The Gaston County Courthouse was packed Friday morning as the House Oversight and Government Reform Committee listened to local testimonies regarding the impact the Affordable Care Act has made on North Carolinians. Rep. Darrell Issa, R-Calif., led the discussion for “Obamacare Implementation: Sticker Shock of Increased Premiums for Health Care Coverage,” along with North Carolina Rep. Patrick McHenry and Rep. Robert Pittenger.
Staffers for Rep. Issa had selected the witnesses prior to the two-hour hearing. Witnesses included Dan Waters, president of Dan Waters & Associates, a Hickory insurance agency, Joel Long, president of GSM Services, a commercial roofing and HVAC company in Gastonia, Tav Gauss, CEO of Action Group Human Resources Solutions, a staffing firm with multiple offices statewide, Sherry Overby, director of the Belmont Crisis Pregnancy Center and Jason Falls, owner of Falls Insurance in Kings Mountain. The lack of an open forum caused a few public attendees to interrupt at the start of the proceedings, arguing that if their tax dollars were being used to host this meeting, they should be allowed to speak.
During the hearing, Overby stated that the health care act was full of deceptive measures.
“It has never been about health care; it’s about control,” Overby said. “We now have fewer choices than we’ve ever had. It should be called the Unaffordable Health Care Act.”
The new health care law requires nearly everyone to buy health insurance or pay a fine. Supporters of the law state the goal is to provide affordable insurance for more Americans by offering federal premium subsidies for those who qualify.
However, there are some who feel it is unfair for health insurance recipients to lose their original coverage plan.
“We don’t want to be forced into something we don’t want to buy,” Overby said. “We live in a capitalist society, not a socialist society.”
“Why can’t we keep our current plans?” Waters said. “What about these benefits that I will never use?”
“It’s absurd that I have maternity care at my age,” Overby said. “I’m not able to have kids anymore.”
McHenry stressed the importance of competitiveness in the health insurance industry during the hearing, stating that North Carolina’s health care should be “competitive across state lines.”
“The Affordable Care Act is dampening our growth,” Long said. “We need to grow out privately to increase our tax base.”
He also noted that there is much confusion over the pricing and quality of health insurance offerings.
“We, as businesses, cannot operate on unknowns.”

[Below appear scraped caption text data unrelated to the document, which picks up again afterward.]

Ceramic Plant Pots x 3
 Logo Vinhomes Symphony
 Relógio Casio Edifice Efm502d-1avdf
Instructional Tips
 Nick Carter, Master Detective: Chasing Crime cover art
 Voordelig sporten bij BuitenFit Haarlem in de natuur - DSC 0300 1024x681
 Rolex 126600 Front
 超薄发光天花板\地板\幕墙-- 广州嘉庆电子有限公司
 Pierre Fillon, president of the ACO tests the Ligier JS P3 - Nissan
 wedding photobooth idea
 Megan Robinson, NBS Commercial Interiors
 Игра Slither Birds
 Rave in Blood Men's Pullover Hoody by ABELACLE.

For Falls, the lack of questions regarding medical history on the Affordable Care Act application was disturbing.
“There are no health questions on that application, except for smoking and pregnancy,” Falls said. “Everything is based on income now.”
McHenry stresses that the health care situation is truly a bipartisan issue.
“What we want is greater coverage and care at a lower price,” McHenry said. “They aren’t Republican or Democrat increases. They’re debts American families are attempting to bear.”
This is the first of a series of hearings that will be held across the country.